PROBLEM REQUIREMENTS – Decide whether each statement agrees with the forum thread below about freelance riding instructors. Answer yes or no for each, and quote the words from the thread that decide it. (a) The person starting the thread would have their own facilities. (b) One reply mentions freelance coaches who work a set number of hours a week at a centre. (c) The person starting the thread expects to make a fortune.

EXCERPT TO READ –
══════
# Freelance riding instructors - can you make a living?



## Faye Warers (15 June 2020)

Hello everyone,

I am seriously considering completing the riding instructor BHS pathway to become a freelance riding instructor. This is something I have wanted to do for longer than I can remember.

My only reservation is whether or not I will actually be able to earn enough money. I’m not expecting to make a fortune, for me this will be about job satisfaction and doing what I love, but bills still need to be paid!

Freelance riding instructors, are you able to book a steady work follow? Particularly in the Kent area?

(I would not have my own facilities.)

Any advice would be greatly appreciated.


----------



## teapot (15 June 2020)

Depends on how much you charge, how many clients you have and your reputation. 

I know of coaches who are freelance, but will actually work a set number of hours a week at a centre to guarantee an income of sorts.


----------



## Faye Warers (15 June 2020)

teapot said:



			Depends on how much you charge, how many clients you have and your reputation.

I know of coaches who are freelance, but will actually work a set number of hours a week at a centre to guarantee an income of sorts.
		
Click to expand...

Thanks for your reply, it is much appreciated. My question really was is it realistic to be able to book a good number of lessons a week, preferably specific tothe Kent area?

I am aware that there are many factors and each persons experience will be different, and I will need to build a reputation and client base etc, but I am trying to get an idea of demand. Could you kindly offer any advice on this? Thank you.


----------



## Midlifecrisis (16 June 2020)

Successful freelancers I know all had work at riding schools and taught at pony club/riding clubs and seemed to build a client list from that. you have to work out if you can easily drive to your clients without spending hours driving for an hour teaching.


----------



## Faye Warers (16 June 2020)

Midlifecrisis said:



			Successful freelancers I know all had work at riding schools and taught at pony club/riding clubs and seemed to build a client list from that. you have to work out if you can easily drive to your clients without spending hours driving for an hour teaching.
		
Click to expand...

Brilliant, thanks for your help.


----------
══════
DATASET EXTRACT –
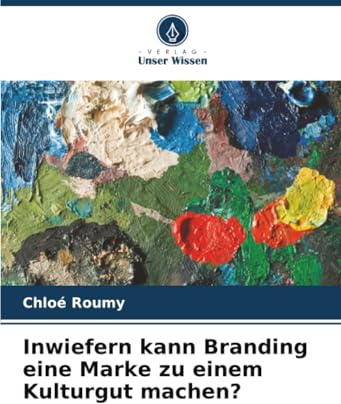 Inwiefern kann Branding eine Marke zu einem Kulturgut machen?: DE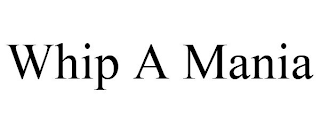 WHIP A MANIA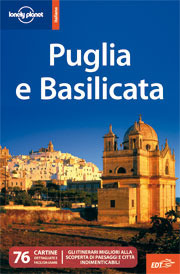 Puglia e Basilicata (Guide EDT/Lonely Planet) by Paula Hardy, Luca Iaccarino, Abigail Hole, Olivia Pozzan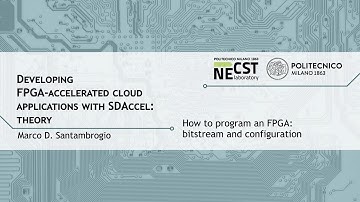 How to program an FPGA: bitstream and configuration (Marco D. Santambrogio)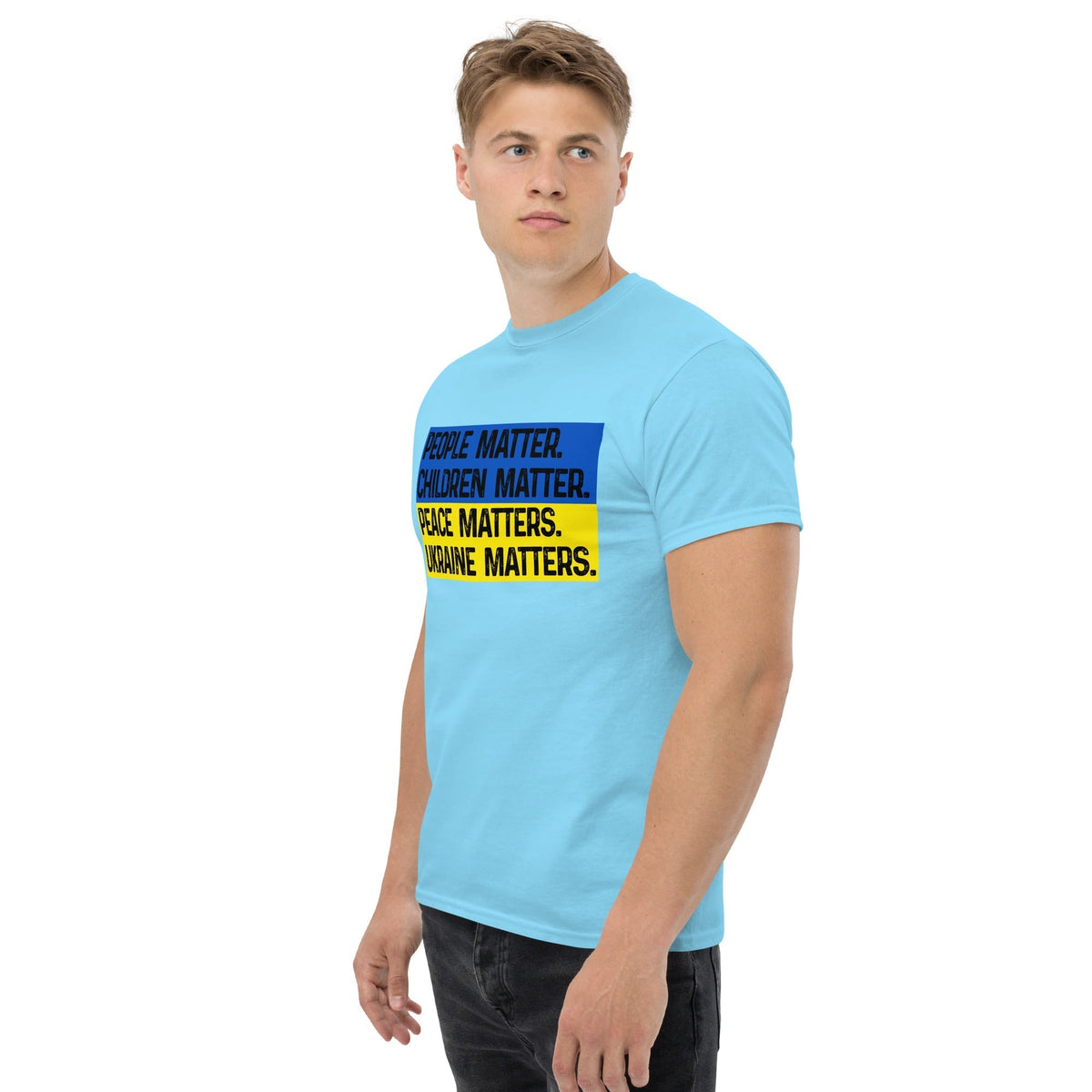 Sky blue T-shirt with front square text graphic: People Matter, Children Matter, Peace, Ukraine Matters.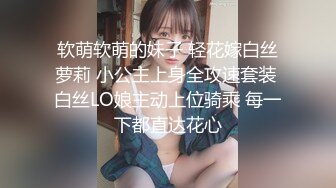 软萌软萌的妹子 轻花嫁白丝萝莉 小公主上身全攻速套装 白丝LO娘主动上位骑乘 每一下都直达花心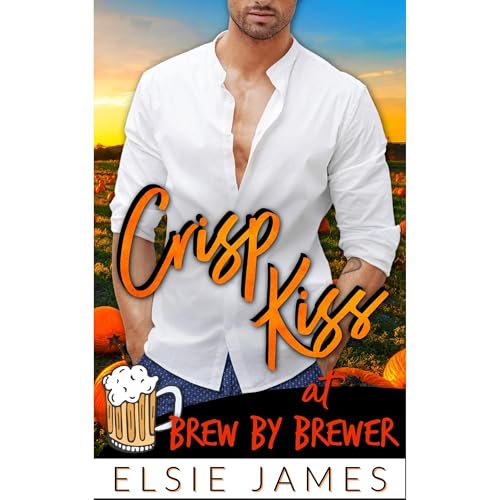 Crisp Kiss Audiolibro Por Elsie James arte de portada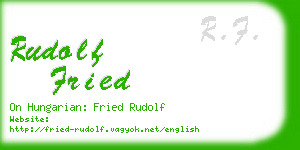 rudolf fried business card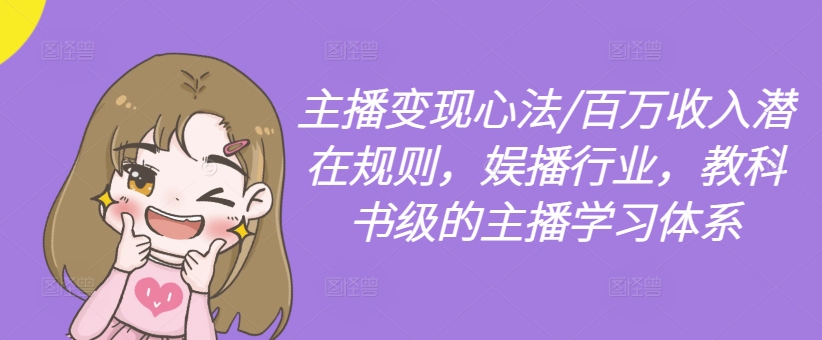 主播变现心法/百万收入潜在规则，娱播行业，教科书级的主播学习体系-小艾网创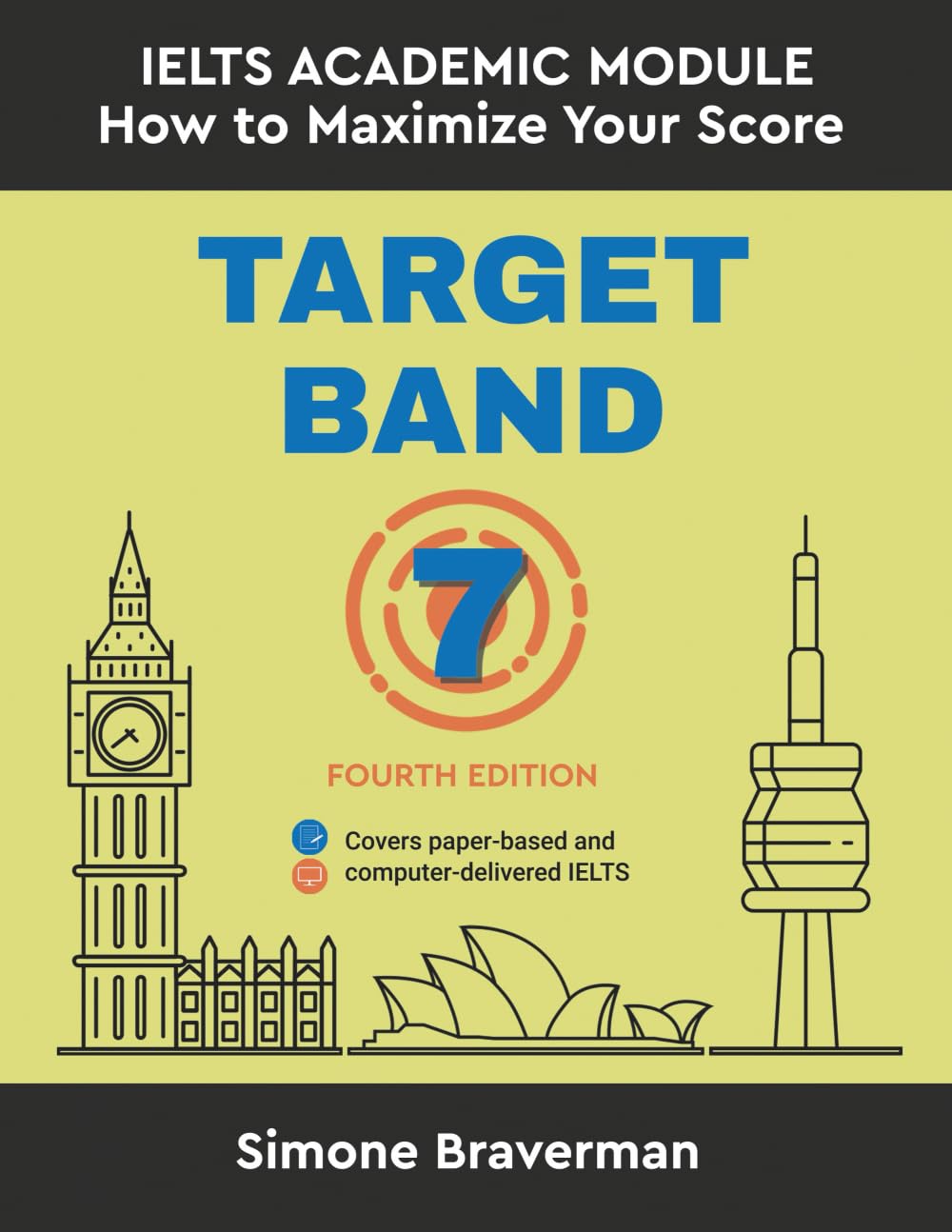 - Target Band 7: IELTS Academic Module - How to Maximize Your Score (Fourth Edition)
══════
PROBLEM SOLUTION –
(a) No: "(I would not have my own facilities.)"
(b) Yes: "I know of coaches who are freelance, but will actually work a set number of hours a week at a centre to guarantee an income of sorts."
(c) No: "I’m not expecting to make a fortune"